Ещё один пример из области журнальной деятельности. Одна фирма начала выпускать чисто библиографическое издание «Среди книг». Но, когда упомянутый неусыпный страж обнаружил в первом напечатанном номере не только заглавия книг, но и их краткое содержание, публикацию немедленно остановили. Уже готовый номер из любезности разрешили выпустить. У меня он есть, и мне следовало бы, наверное, привести часть тех опасных заметок о содержании книг – смех бы пронёсся, подобно очищающему ветру; но это заняло бы слишком много места. Основная суть безумия такова: замечания о книгах либо носят рецензирующий характер, либо, по крайней мере, легко могут приобрести таковой – но написание подобной критики нельзя доверять никому, кроме членов партии, проверенных марксистов… Такого рода журналы, следовательно, не могут быть разрешены…
* * *
Перейдём теперь к издательской деятельности в целом, представляющей собой интересную область для исследований, касающихся России диктаторского режима. Позвольте мне поделиться кое-какими сведениями, собранными по большей части в Москве. Согласно принципу, коммунистическое государство должно провозглашать ликвидацию частной издательской деятельности. Соответственно, весь капитал таких фирм был конфискован, в частности книги. Добавлю, что «право авторской собственности» тоже сначала было отменено, в том числе официально. «Однако это не касалось ныне живущих писателей, – объяснил мне профессор коммунизма Энгель, – и решение действовало только короткое время». Теперь право литературной собственности является также наследственным, оно переходит к вдове и детям.

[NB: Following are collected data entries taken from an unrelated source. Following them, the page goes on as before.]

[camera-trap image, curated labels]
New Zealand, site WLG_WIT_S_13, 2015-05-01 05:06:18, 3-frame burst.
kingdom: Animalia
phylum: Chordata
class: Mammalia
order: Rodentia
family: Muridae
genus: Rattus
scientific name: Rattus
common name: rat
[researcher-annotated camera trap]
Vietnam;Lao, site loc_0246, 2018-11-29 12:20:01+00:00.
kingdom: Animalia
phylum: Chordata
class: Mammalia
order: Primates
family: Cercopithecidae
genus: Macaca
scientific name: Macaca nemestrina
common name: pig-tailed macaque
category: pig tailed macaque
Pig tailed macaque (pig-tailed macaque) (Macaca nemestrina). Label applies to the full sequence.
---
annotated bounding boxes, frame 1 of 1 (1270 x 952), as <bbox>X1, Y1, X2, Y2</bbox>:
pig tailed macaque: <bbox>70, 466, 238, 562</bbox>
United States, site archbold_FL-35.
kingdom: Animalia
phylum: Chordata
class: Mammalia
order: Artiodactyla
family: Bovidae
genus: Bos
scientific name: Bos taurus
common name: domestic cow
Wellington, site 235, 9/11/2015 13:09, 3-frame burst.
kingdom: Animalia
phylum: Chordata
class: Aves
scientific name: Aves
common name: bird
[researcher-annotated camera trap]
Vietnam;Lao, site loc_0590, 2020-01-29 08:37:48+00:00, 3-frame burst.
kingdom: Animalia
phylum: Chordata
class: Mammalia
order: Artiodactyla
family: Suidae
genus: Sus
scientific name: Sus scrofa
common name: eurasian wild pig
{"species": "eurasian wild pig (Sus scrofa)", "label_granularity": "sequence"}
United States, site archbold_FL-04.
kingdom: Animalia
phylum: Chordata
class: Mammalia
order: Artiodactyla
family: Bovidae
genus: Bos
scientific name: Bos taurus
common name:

Вопрос частной издательской деятельности, однако, всегда вызывал у большевистских лидеров особые сложности и сомнения. Ведь большинство из них – бывшие литераторы, они работали у издателей и вместе с ними, в самые трудные времена своей жизни существовали благодаря их помощи, знают им цену и питают «в своём сердце» некоторую симпатию к этим людям и этим учреждениям, без которых многим из них не раз пришлось бы тяжело. Не знаю, насколько большую роль всё это сыграло, но упомянутые предприятия не «национализировали», а «муниципализировали» – как сообщили в самом издательском мире, никто никогда не понимал и до сих пор не понимает, что, собственно, должно обозначать это понятие. Оно осталось стоять вопросительным знаком – как и многое другое в программах и решениях большевиков.